# Extracted records start

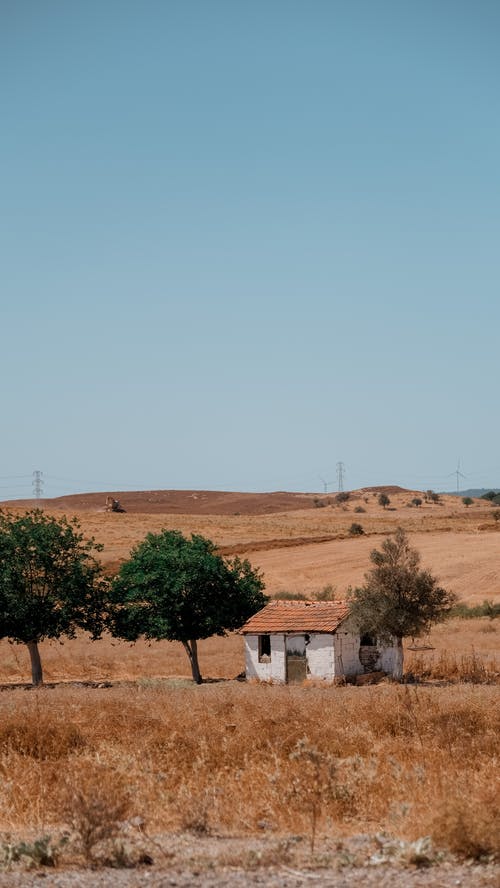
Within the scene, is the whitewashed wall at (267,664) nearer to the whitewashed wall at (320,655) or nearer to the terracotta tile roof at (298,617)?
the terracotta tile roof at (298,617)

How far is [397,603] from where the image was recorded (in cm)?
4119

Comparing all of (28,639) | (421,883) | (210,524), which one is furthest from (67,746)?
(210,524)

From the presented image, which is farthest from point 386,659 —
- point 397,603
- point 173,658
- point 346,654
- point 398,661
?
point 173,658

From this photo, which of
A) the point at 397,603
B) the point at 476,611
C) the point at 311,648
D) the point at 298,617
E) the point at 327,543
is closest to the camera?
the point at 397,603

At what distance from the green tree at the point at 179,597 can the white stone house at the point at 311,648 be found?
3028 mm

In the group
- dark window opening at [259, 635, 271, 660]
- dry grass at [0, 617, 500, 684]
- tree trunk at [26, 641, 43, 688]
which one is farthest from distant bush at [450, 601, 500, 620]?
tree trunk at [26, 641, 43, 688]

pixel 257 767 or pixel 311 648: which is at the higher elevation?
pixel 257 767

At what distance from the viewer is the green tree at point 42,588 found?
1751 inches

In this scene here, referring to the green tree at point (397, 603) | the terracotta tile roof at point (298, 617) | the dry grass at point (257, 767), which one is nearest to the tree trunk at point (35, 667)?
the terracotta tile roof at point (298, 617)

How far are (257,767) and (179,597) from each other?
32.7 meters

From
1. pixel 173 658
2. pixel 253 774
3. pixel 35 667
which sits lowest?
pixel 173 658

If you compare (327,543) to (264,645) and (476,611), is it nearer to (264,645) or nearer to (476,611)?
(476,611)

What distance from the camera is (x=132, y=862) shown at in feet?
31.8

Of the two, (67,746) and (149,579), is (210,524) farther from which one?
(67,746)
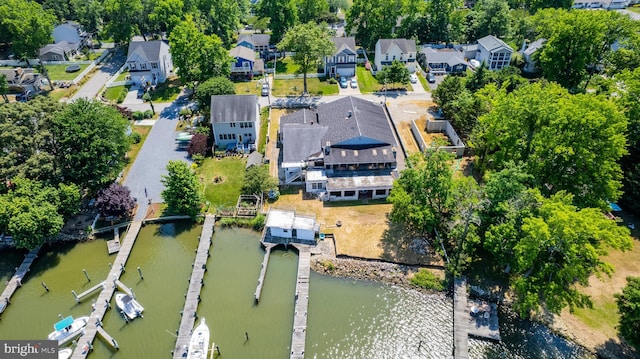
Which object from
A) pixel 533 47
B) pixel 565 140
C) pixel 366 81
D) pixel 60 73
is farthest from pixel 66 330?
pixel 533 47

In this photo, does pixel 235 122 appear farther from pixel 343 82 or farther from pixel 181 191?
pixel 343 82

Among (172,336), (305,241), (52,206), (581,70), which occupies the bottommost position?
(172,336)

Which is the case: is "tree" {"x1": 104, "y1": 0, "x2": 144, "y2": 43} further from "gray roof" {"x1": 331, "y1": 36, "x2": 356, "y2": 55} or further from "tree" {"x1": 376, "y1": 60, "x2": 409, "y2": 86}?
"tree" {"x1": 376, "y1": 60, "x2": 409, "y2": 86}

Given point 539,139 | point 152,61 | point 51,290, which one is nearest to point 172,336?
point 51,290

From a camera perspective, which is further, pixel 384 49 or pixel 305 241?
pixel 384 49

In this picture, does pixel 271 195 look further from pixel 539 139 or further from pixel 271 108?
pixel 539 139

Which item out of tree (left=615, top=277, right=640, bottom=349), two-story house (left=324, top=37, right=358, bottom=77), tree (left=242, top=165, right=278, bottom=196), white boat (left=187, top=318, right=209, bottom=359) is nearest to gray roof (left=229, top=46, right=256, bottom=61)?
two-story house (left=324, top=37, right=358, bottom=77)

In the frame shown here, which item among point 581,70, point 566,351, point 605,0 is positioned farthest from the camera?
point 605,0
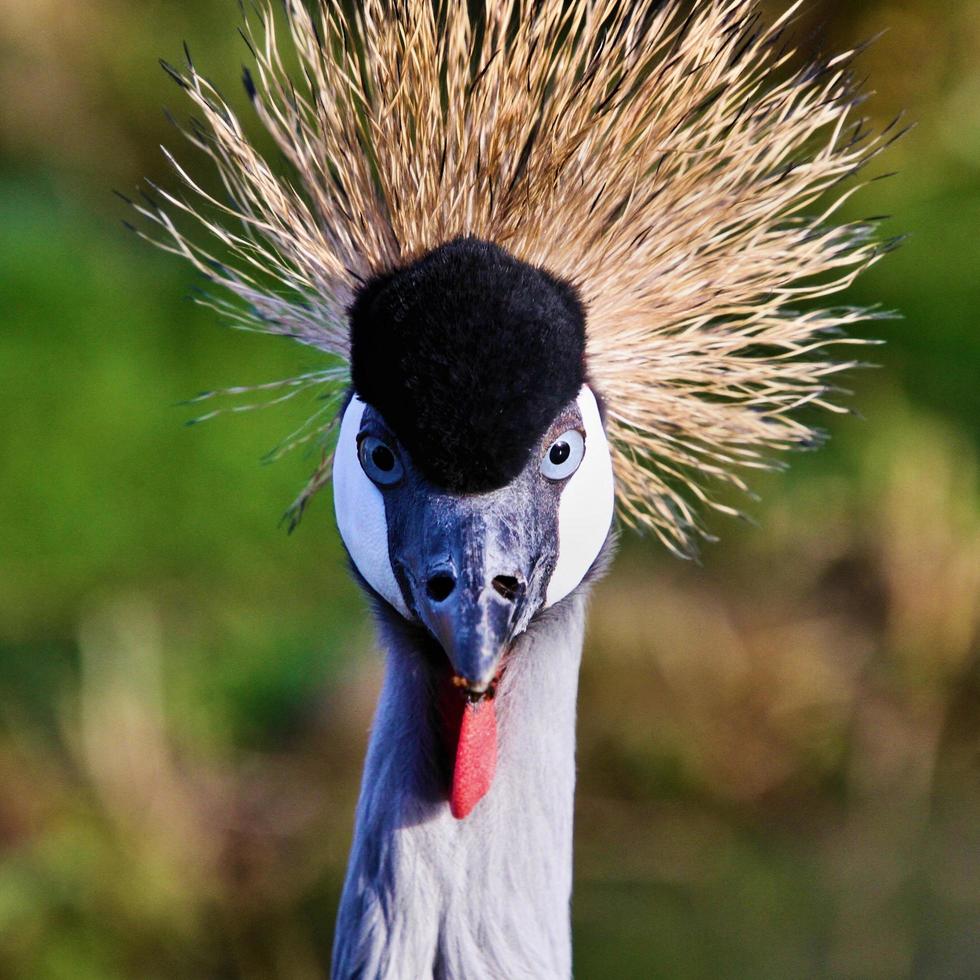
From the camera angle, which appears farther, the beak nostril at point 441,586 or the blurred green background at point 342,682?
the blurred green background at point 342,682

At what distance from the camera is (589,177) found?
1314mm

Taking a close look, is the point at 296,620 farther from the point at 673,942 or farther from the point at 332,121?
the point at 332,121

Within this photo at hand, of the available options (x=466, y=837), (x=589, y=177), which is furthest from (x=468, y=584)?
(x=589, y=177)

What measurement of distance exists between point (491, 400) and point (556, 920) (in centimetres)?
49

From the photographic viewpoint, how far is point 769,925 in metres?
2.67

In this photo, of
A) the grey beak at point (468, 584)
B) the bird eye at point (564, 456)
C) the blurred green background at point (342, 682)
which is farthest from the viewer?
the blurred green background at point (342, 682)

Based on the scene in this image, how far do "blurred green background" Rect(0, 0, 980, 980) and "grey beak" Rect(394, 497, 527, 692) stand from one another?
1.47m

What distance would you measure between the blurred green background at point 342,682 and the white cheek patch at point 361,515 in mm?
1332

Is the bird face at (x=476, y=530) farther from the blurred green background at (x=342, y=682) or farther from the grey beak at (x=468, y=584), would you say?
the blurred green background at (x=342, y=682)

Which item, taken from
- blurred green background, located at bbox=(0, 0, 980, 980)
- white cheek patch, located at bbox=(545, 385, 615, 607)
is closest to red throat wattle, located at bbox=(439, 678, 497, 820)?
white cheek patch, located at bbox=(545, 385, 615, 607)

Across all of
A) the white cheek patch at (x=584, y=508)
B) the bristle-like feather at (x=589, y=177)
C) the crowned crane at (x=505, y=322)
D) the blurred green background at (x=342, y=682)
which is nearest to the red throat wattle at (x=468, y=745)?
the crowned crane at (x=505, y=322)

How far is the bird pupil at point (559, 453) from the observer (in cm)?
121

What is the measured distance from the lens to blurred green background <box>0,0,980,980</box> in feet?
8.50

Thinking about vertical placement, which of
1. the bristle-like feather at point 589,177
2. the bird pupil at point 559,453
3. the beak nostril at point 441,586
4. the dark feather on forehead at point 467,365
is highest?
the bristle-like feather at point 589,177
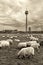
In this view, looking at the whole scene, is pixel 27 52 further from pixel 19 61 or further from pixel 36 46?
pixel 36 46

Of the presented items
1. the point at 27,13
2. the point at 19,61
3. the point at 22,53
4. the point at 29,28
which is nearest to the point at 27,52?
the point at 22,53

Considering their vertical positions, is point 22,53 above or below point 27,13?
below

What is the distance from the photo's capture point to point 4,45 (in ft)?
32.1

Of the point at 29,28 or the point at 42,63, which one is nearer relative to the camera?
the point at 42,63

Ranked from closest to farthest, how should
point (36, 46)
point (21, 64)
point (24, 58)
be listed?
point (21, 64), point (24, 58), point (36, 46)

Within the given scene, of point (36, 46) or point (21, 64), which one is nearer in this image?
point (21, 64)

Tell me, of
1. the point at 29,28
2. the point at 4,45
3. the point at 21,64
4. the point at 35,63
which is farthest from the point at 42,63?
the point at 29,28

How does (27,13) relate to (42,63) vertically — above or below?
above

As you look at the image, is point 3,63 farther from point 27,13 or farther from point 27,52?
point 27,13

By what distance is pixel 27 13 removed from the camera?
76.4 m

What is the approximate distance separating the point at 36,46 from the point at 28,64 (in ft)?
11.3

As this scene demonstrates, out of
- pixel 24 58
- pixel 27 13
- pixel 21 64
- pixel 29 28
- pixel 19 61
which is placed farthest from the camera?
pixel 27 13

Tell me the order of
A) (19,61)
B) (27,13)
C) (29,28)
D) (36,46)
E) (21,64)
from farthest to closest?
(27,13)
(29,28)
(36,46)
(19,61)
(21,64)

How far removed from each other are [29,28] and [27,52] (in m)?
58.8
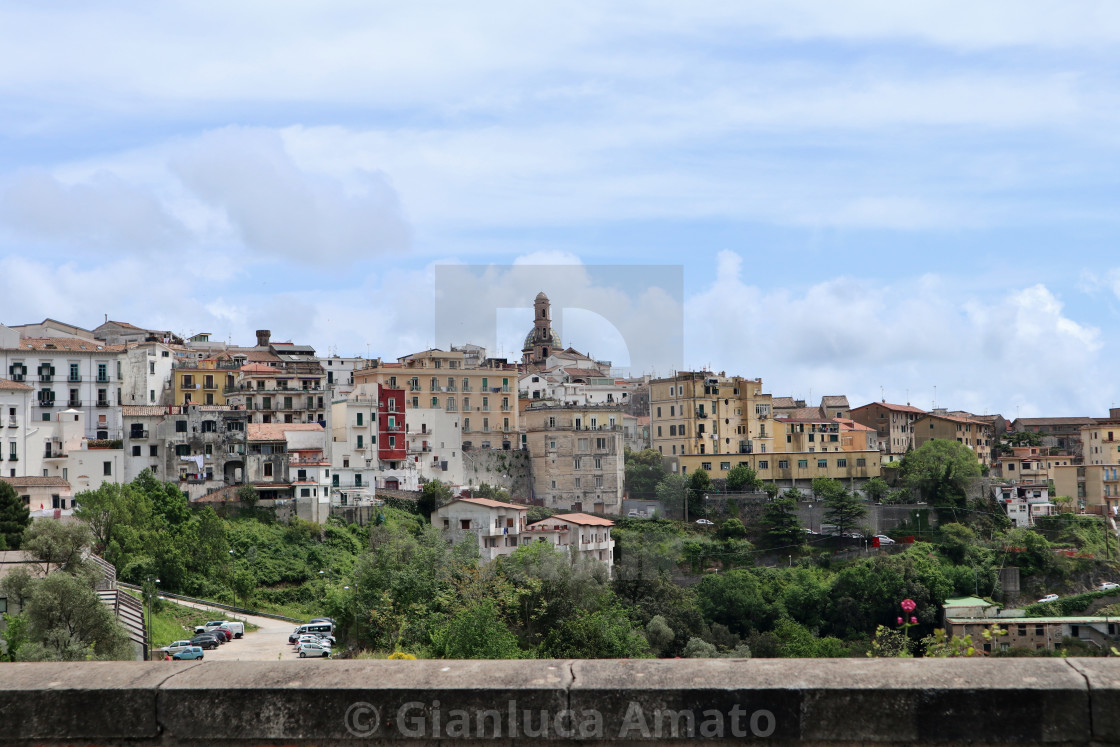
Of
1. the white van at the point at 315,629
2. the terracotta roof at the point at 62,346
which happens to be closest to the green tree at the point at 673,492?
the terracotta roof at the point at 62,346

# Extracted records end

Exercise goal:
Please present every line of the items above as a numbered list, skipping blank lines and leaving the pictures out.

Solution to the exercise:
1. Within the scene, is the whitewashed wall at (267,664) nearer to the whitewashed wall at (320,655) or nearer to the terracotta tile roof at (298,617)?
2. the terracotta tile roof at (298,617)
3. How far is [397,603] from where the image was recorded (in cm)?
4. 4119
5. Comparing all of (28,639) | (421,883) | (210,524), which one is furthest from (67,746)?
6. (210,524)
7. From the presented image, which is farthest from point 386,659 —
8. - point 397,603
9. - point 173,658
10. - point 346,654
11. - point 398,661
12. ?
13. point 173,658
14. From this photo, which of
15. A) the point at 397,603
16. B) the point at 476,611
17. C) the point at 311,648
18. D) the point at 298,617
19. E) the point at 327,543
20. is closest to the camera?
21. the point at 397,603
22. At what distance from the green tree at the point at 179,597 can the white stone house at the point at 311,648 be found?
23. 3028 mm
24. In the group
25. - dark window opening at [259, 635, 271, 660]
26. - dry grass at [0, 617, 500, 684]
27. - tree trunk at [26, 641, 43, 688]
28. which one is farthest from distant bush at [450, 601, 500, 620]?
29. tree trunk at [26, 641, 43, 688]
30. pixel 257 767 or pixel 311 648: which is at the higher elevation?
31. pixel 257 767
32. At what distance from the viewer is the green tree at point 42,588 found?
33. 1751 inches
34. In this scene here, referring to the green tree at point (397, 603) | the terracotta tile roof at point (298, 617) | the dry grass at point (257, 767), which one is nearest to the tree trunk at point (35, 667)?
35. the terracotta tile roof at point (298, 617)
36. How far are (257,767) and (179,597) from each other?
37. 32.7 meters
38. From
39. 1. pixel 173 658
40. 2. pixel 253 774
41. 3. pixel 35 667
42. which sits lowest?
43. pixel 173 658
44. If you compare (327,543) to (264,645) and (476,611), is it nearer to (264,645) or nearer to (476,611)?
45. (476,611)
46. What distance from the camera is (x=132, y=862) shown at in feet?
47. 31.8
48. Of the two, (67,746) and (149,579), is (210,524) farther from which one?
49. (67,746)
50. Which object from
51. A) pixel 533 47
52. B) pixel 565 140
53. C) pixel 366 81
54. D) pixel 60 73
55. is farthest from pixel 66 330?
56. pixel 533 47
57. In this photo, does pixel 235 122 appear farther from pixel 343 82 or farther from pixel 181 191?
58. pixel 343 82
59. Among (172,336), (305,241), (52,206), (581,70), which occupies the bottommost position?
60. (172,336)
61. Which is the case: is "tree" {"x1": 104, "y1": 0, "x2": 144, "y2": 43} further from "gray roof" {"x1": 331, "y1": 36, "x2": 356, "y2": 55} or further from "tree" {"x1": 376, "y1": 60, "x2": 409, "y2": 86}?
62. "tree" {"x1": 376, "y1": 60, "x2": 409, "y2": 86}
63. Given point 539,139 | point 152,61 | point 51,290, which one is nearest to point 172,336?
64. point 51,290
65. From a camera perspective, which is further, pixel 384 49 or pixel 305 241?
66. pixel 384 49
67. In this picture, does pixel 271 195 look further from pixel 539 139 or further from pixel 271 108?
68. pixel 539 139
69. Which item out of tree (left=615, top=277, right=640, bottom=349), two-story house (left=324, top=37, right=358, bottom=77), tree (left=242, top=165, right=278, bottom=196), white boat (left=187, top=318, right=209, bottom=359) is nearest to gray roof (left=229, top=46, right=256, bottom=61)?
70. two-story house (left=324, top=37, right=358, bottom=77)
71. In the frame shown here, which item among point 581,70, point 566,351, point 605,0 is positioned farthest from the camera?
72. point 605,0
73. From the camera angle, which appears farther, the beak nostril at point 441,586 or the blurred green background at point 342,682?
74. the blurred green background at point 342,682
75. At what distance from the camera is (589,177) found?
76. 1314mm
77. Taking a close look, is the point at 296,620 farther from the point at 673,942 or farther from the point at 332,121?
78. the point at 332,121
79. Within this photo at hand, of the available options (x=466, y=837), (x=589, y=177), which is furthest from (x=468, y=584)?
80. (x=589, y=177)
81. What measurement of distance exists between point (491, 400) and point (556, 920) (in centimetres)?
82. 49
83. From the photographic viewpoint, how far is point 769,925 in metres?
84. 2.67
85. In this photo, of
86. A) the grey beak at point (468, 584)
87. B) the bird eye at point (564, 456)
88. C) the blurred green background at point (342, 682)
89. which is farthest from the viewer?
90. the blurred green background at point (342, 682)
91. Based on the scene in this image, how far do "blurred green background" Rect(0, 0, 980, 980) and "grey beak" Rect(394, 497, 527, 692) stand from one another?
92. 1.47m
93. What distance would you measure between the blurred green background at point 342,682 and the white cheek patch at point 361,515 in mm?
94. 1332
95. Is the bird face at (x=476, y=530) farther from the blurred green background at (x=342, y=682) or farther from the grey beak at (x=468, y=584), would you say?
96. the blurred green background at (x=342, y=682)
97. Which item, taken from
98. - blurred green background, located at bbox=(0, 0, 980, 980)
99. - white cheek patch, located at bbox=(545, 385, 615, 607)
100. is closest to red throat wattle, located at bbox=(439, 678, 497, 820)?
101. white cheek patch, located at bbox=(545, 385, 615, 607)
102. Across all of
103. A) the white cheek patch at (x=584, y=508)
104. B) the bristle-like feather at (x=589, y=177)
105. C) the crowned crane at (x=505, y=322)
106. D) the blurred green background at (x=342, y=682)
107. which is nearest to the red throat wattle at (x=468, y=745)?
108. the crowned crane at (x=505, y=322)
109. How far is the bird pupil at point (559, 453) from the observer (in cm)?
110. 121
111. What is the measured distance from the lens to blurred green background <box>0,0,980,980</box> in feet?
112. 8.50
113. Thinking about vertical placement, which of
114. 1. the bristle-like feather at point 589,177
115. 2. the bird pupil at point 559,453
116. 3. the beak nostril at point 441,586
117. 4. the dark feather on forehead at point 467,365
118. is highest?
119. the bristle-like feather at point 589,177
120. In this view, looking at the whole scene, is pixel 27 52 further from pixel 19 61 or further from pixel 36 46?
121. pixel 36 46
122. Of the presented items
123. 1. the point at 27,13
124. 2. the point at 19,61
125. 3. the point at 22,53
126. 4. the point at 29,28
127. which is nearest to the point at 27,52?
128. the point at 22,53
129. Considering their vertical positions, is point 22,53 above or below point 27,13?
130. below
131. What is the distance from the photo's capture point to point 4,45 (in ft)?
132. 32.1
133. Of the point at 29,28 or the point at 42,63, which one is nearer relative to the camera?
134. the point at 42,63
135. Ranked from closest to farthest, how should
136. point (36, 46)
137. point (21, 64)
138. point (24, 58)
139. be listed?
140. point (21, 64), point (24, 58), point (36, 46)
141. Within the given scene, of point (36, 46) or point (21, 64), which one is nearer in this image?
142. point (21, 64)
143. Tell me, of
144. 1. the point at 29,28
145. 2. the point at 4,45
146. 3. the point at 21,64
147. 4. the point at 35,63
148. which is farthest from the point at 42,63?
149. the point at 29,28
150. How does (27,13) relate to (42,63) vertically — above or below?
151. above
152. As you look at the image, is point 3,63 farther from point 27,13 or farther from point 27,52?
153. point 27,13
154. By what distance is pixel 27 13 removed from the camera?
155. 76.4 m
156. What is the approximate distance separating the point at 36,46 from the point at 28,64 (in ft)?
157. 11.3
158. As this scene demonstrates, out of
159. - pixel 24 58
160. - pixel 27 13
161. - pixel 21 64
162. - pixel 29 28
163. - pixel 19 61
164. which is placed farthest from the camera?
165. pixel 27 13
166. Tell me the order of
167. A) (19,61)
168. B) (27,13)
169. C) (29,28)
170. D) (36,46)
171. E) (21,64)
172. from farthest to closest?
173. (27,13)
174. (29,28)
175. (36,46)
176. (19,61)
177. (21,64)
178. How far removed from each other are [29,28] and [27,52] (in m)?
179. 58.8
180. Of
181. 1. the white van at the point at 315,629
182. 2. the terracotta roof at the point at 62,346
183. which happens to be closest to the green tree at the point at 673,492?
184. the terracotta roof at the point at 62,346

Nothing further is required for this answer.